Don't Call Me Crazy
“- Oh, and your discharge date is the 6th of January.”
Doctor Wass blinks at me over a sheet of paper. I mutter something and smile, but it doesn’t reach my eyes. Outside the room, I’m walking fast, there are hot tears on my cheeks. “Slow down”, a nurse shouts from the office. I try to slam my bedroom door, forgetting the anti-slam feature. Even our anger is contained here. It closes with an annoyingly soft puff of air. I want to scream. I think of the hole in our living room wall covered by my parent’s wedding photograph. I punch the wall.
My least favourite nurse is wrapping bandages around my knuckles and arm, talking in her baby voice to me about the consequences of bottling things up. When she’s done, she pats me on the head like a dog, “There we go, all better.”
I’ll admit, my reaction to being told I was being released from the psychiatric hospital where I’d spent the last eleven months wasn’t exactly normal or healthy, but I wouldn’t describe myself as any of those things anyway. I attempted to kill myself so that the date would be pushed back. They moved it to two weeks later.

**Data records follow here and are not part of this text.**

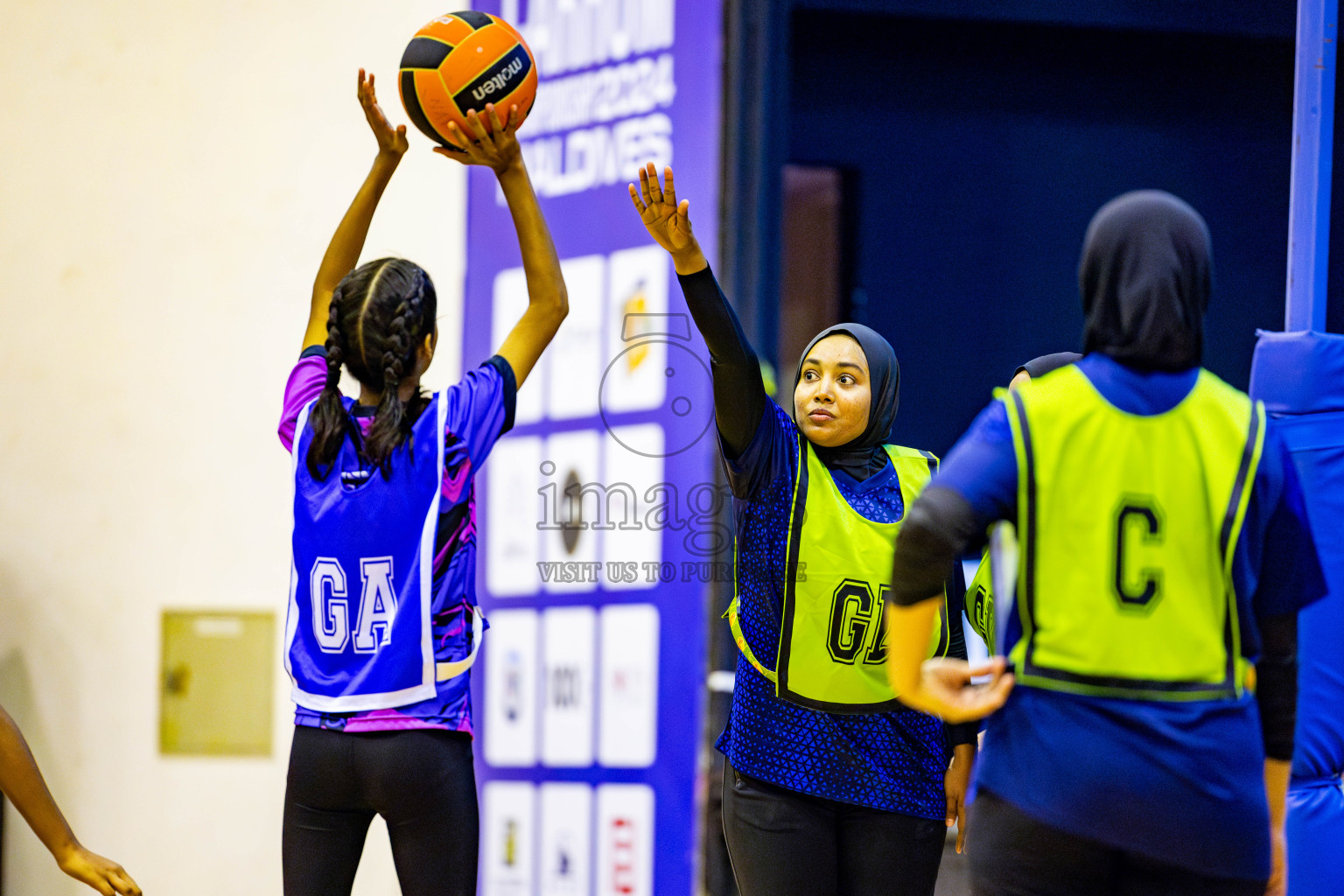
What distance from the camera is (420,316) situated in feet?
6.72

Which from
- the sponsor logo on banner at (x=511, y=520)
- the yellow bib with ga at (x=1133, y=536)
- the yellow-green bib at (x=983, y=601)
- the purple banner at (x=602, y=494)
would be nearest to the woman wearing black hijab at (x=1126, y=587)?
the yellow bib with ga at (x=1133, y=536)

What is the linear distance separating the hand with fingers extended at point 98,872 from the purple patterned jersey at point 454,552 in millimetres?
674

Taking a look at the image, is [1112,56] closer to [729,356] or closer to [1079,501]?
[729,356]

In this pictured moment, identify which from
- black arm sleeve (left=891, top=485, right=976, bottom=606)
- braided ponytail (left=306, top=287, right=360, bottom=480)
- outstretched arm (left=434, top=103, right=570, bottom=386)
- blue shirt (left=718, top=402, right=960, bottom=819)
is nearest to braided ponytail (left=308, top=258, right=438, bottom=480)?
braided ponytail (left=306, top=287, right=360, bottom=480)

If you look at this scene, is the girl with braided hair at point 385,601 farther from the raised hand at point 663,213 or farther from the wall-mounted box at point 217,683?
the wall-mounted box at point 217,683

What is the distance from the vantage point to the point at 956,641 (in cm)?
235

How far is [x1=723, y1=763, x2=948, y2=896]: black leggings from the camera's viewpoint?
7.14ft

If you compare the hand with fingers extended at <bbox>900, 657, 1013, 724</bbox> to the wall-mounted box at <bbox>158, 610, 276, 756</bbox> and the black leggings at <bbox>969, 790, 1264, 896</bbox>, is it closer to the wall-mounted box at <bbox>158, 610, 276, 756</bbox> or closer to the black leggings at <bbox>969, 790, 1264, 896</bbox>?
the black leggings at <bbox>969, 790, 1264, 896</bbox>

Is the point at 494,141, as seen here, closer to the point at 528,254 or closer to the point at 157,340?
the point at 528,254

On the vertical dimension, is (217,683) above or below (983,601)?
below

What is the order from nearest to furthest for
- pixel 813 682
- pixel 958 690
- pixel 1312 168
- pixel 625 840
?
pixel 958 690 < pixel 813 682 < pixel 1312 168 < pixel 625 840

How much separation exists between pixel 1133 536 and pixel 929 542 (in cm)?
24

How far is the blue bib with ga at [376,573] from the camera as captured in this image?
197 centimetres

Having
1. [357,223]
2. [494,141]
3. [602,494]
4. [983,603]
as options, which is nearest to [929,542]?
[983,603]
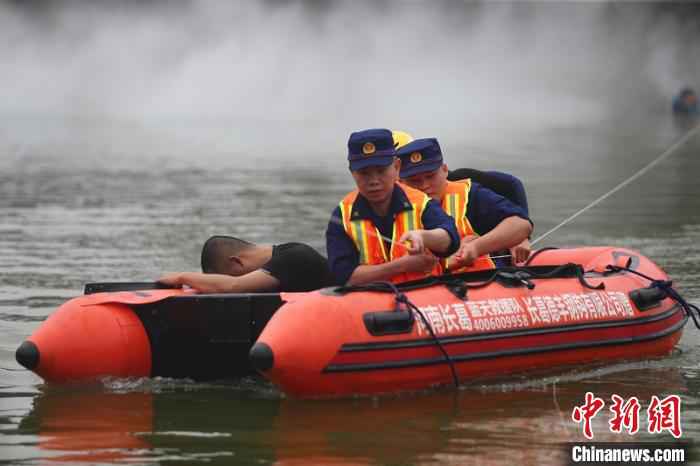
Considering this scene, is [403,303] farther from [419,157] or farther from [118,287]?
[118,287]

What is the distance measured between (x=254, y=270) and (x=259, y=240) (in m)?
7.65

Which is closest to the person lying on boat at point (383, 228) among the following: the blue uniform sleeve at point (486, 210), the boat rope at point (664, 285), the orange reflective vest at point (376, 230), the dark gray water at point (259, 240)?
the orange reflective vest at point (376, 230)

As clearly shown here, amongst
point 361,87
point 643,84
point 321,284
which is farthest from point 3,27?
point 321,284

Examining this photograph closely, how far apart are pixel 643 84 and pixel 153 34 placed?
19.4m

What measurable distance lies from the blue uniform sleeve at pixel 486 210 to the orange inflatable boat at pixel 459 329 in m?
0.42

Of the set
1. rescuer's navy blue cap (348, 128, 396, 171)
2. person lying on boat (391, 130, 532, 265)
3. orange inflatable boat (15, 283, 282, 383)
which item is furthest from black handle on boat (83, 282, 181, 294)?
person lying on boat (391, 130, 532, 265)

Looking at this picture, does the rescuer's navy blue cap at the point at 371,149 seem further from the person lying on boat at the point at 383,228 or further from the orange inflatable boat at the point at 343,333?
the orange inflatable boat at the point at 343,333

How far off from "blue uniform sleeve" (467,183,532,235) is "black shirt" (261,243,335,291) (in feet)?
4.15

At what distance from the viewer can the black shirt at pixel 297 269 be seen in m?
9.23

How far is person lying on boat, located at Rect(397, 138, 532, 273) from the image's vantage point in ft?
31.9

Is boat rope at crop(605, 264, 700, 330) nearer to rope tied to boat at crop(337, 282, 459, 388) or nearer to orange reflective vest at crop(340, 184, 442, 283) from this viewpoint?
orange reflective vest at crop(340, 184, 442, 283)

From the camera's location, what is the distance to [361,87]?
57000 mm

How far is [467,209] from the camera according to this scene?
10.1 meters

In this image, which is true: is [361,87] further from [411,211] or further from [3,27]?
[411,211]
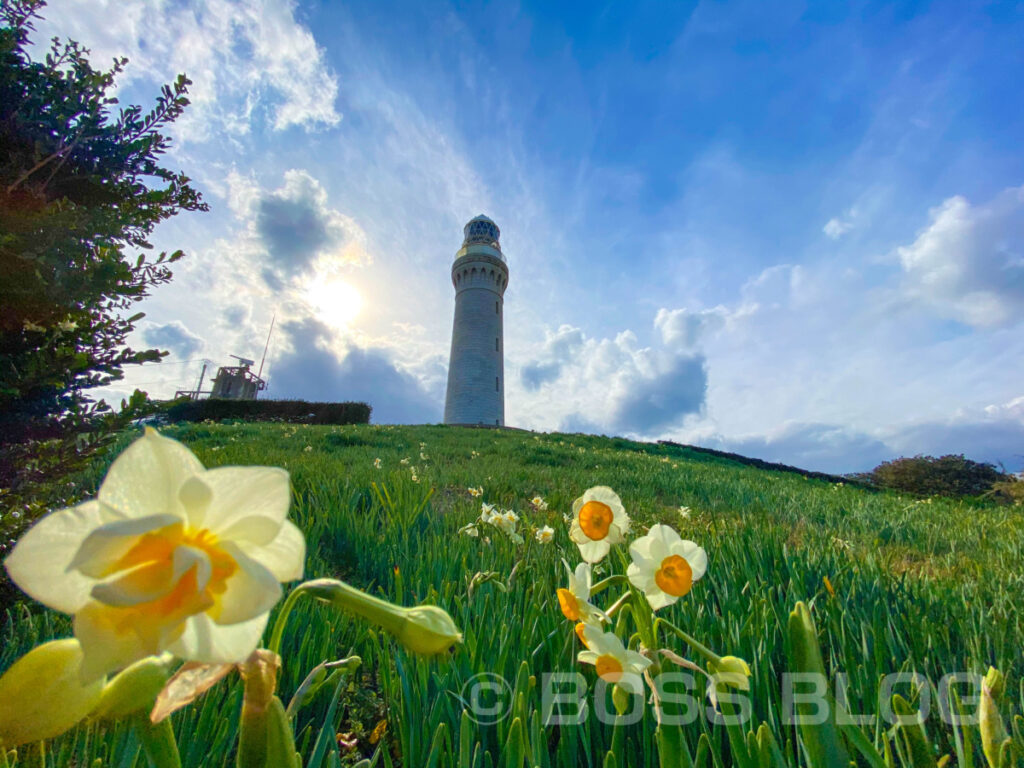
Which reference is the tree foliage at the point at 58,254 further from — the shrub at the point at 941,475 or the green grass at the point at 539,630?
the shrub at the point at 941,475

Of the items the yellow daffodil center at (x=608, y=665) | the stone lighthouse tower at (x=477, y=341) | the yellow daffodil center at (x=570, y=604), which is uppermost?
the stone lighthouse tower at (x=477, y=341)

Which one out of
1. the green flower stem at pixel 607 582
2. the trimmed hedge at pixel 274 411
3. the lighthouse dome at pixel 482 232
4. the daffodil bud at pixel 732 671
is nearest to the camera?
the daffodil bud at pixel 732 671

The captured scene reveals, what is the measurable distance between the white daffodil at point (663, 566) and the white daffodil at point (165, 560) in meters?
0.59

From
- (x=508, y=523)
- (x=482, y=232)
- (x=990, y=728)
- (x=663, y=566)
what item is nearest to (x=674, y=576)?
(x=663, y=566)

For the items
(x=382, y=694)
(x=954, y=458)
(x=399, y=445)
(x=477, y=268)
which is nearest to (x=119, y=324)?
(x=382, y=694)

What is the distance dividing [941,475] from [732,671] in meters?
22.0

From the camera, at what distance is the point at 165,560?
407 millimetres

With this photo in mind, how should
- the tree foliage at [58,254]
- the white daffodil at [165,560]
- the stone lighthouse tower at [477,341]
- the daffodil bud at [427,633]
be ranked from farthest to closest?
1. the stone lighthouse tower at [477,341]
2. the tree foliage at [58,254]
3. the daffodil bud at [427,633]
4. the white daffodil at [165,560]

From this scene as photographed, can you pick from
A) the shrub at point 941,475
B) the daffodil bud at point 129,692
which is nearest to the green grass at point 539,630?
the daffodil bud at point 129,692

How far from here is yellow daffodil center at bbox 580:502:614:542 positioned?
3.15 ft

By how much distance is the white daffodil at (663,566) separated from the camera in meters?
0.80

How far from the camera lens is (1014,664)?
51.3 inches

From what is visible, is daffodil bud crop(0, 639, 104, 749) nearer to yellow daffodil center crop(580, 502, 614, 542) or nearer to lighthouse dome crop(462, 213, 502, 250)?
yellow daffodil center crop(580, 502, 614, 542)

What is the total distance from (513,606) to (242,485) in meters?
1.33
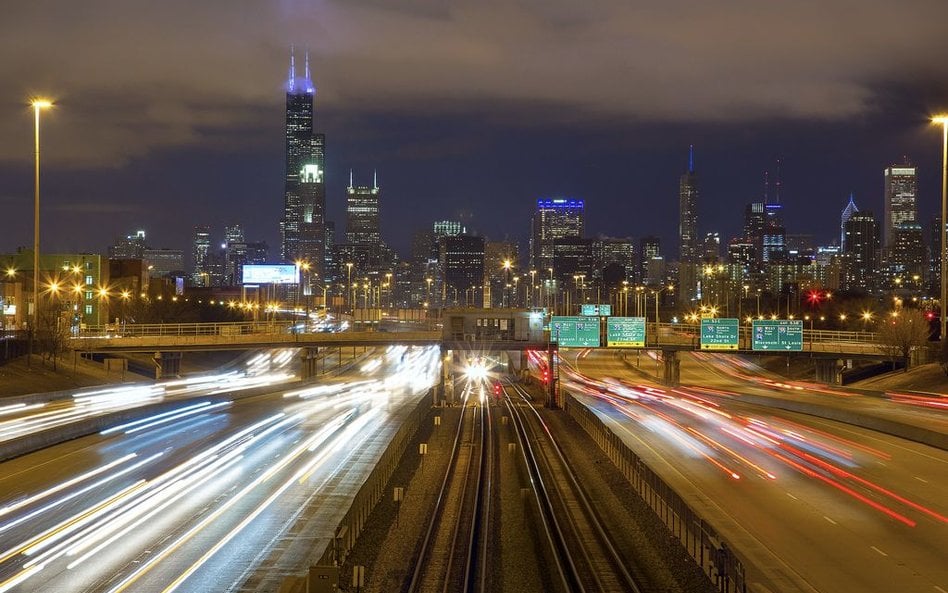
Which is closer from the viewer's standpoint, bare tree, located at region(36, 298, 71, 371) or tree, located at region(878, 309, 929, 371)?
bare tree, located at region(36, 298, 71, 371)

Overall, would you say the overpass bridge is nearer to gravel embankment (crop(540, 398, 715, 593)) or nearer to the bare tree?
the bare tree

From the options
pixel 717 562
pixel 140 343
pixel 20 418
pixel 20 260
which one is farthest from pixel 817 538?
pixel 20 260

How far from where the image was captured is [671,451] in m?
37.5

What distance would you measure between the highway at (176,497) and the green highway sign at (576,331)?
59.4 ft

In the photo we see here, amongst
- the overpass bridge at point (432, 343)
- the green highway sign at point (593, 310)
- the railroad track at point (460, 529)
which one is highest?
the green highway sign at point (593, 310)

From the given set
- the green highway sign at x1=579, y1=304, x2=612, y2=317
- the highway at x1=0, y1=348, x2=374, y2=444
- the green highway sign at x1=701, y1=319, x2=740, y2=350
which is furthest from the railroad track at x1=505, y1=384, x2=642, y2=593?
the green highway sign at x1=579, y1=304, x2=612, y2=317

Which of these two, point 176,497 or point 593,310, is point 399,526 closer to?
point 176,497

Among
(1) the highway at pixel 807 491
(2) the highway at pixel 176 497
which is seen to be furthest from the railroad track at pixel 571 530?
(2) the highway at pixel 176 497

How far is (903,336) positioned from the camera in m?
70.4

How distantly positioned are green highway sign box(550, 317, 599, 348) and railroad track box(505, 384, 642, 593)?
2144 centimetres

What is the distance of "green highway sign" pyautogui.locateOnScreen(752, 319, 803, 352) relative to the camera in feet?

I feel ashamed about how desperately I’ve tried to cling to my time in the psych ward when everyone told me how happy I should be that I was going home. Saying goodbye to my friends on my last day was the worst heartbreak ever. The other girls on the ward had become my sisters, I watched their faces at the window waving as my dad’s car drove up the drive for the last time. Finally, I’d found people like me and felt the true meaning of friendship. Without each other, we wouldn’t have made it through that time. It’s a bond impossible to let go of.
Where my home life was inconsistent and disruptive, the ward was predictable and safe. I liked people checking in on me constantly, when the nurses silently slipped the blood sugar monitor onto my finger or squeezed it like a sachet of ketchup, I confused it for love. During my first week, a girl called Emma, who was on her third admission, proudly showed me pictures of her at her sickest, people thought I had cancer, she whispered with a wistful look on her face. Her five-year plan was to be back in here. Girls on the ward talked aspirationally about being thin again, like they’d forgotten what it was actually like to be so frail you can’t stand up. Their career path was to become a lifer, the name for patients who stay in the system for life, that we’d learned from watching Girl, interrupted every night. The options for working-class girls in the North were so sparse that, at least, being in the hospital gave us a purpose. The appeal was tempting, I was more popular than I’d ever been in school and had real friends, not like the girls at school who seemed to be continually plotting stuff behind my back, ready to embarrass me.
People diagnosed with anorexia are more likely to have autism. When I look back at the girls on the ward, between us, we had a bingo card of autistic traits, poor eye contact, repetitive behaviours, and refusing to use any other spoon but a teaspoon. These ‘quirks’ were drilled out of us by staff barking commands like ‘take bigger bites, make your food touch, don’t eat the crusts first.’ We obliged through gritted teeth so that our walks wouldn’t get taken off us. I still do these behaviours and would argue they have more to do with my autism than anorexia though it’s hard to tell where one ends and the other begins. We fought against the ward’s rules, protesting we were being treated like prisoners! But given the chance, I don’t think many of us would have left early. We relished being allowed to go mad and took refuge in having a place to hide from the demands and expectations that had landed us in there.
When I bring up my year in the hospital, people want me to change the subject or tell them how traumatic it was, with all the gory details. They don’t want to know that it’s the sanest I’ve ever felt. Now I realise this is a normal autistic reaction to living in a safe environment with rules, structure and no exposure to the outside, neuro-typical world. Re-entering the world after being cocooned from the sharp edges of life (literally, my room was anti-ligature) felt like being a scared, naked baby again. Who was going to look after me out there? The answer had to be me.
Thank you for writing this. I had a very similar experience, when I was in my twenties (also Autistic). More than twenty years later things are undoubtedly better — and I never became a “lifer”, more out patient — but living through that never leaves you. I used to be really bloody angry about that because I wanted to excise those memories but now it’s a chapter that I’m glad I didn’t erase. It was courageous to write this article, and I understand the palatability factor all to well. But good on you for putting this out there. I have a feeling that many more people will also be able to relate and feel relieved at not being alone. Jo
I'm a new subscriber and I am so glad I found your substack. I deal with mental illness on a different scale and I think it's important to understand the depth of where the human mind and body can go. Your description at the end is interesting and it reminds me of when I had my first baby in the hospital. Nurses and doctors took care of us, helped us with this delicate baby. When they released us into the real world, I was so scared. They would let me out there with this baby, on my own! There can be comfort in knowing you're cocooned in a place meant to keep you safe and healthy.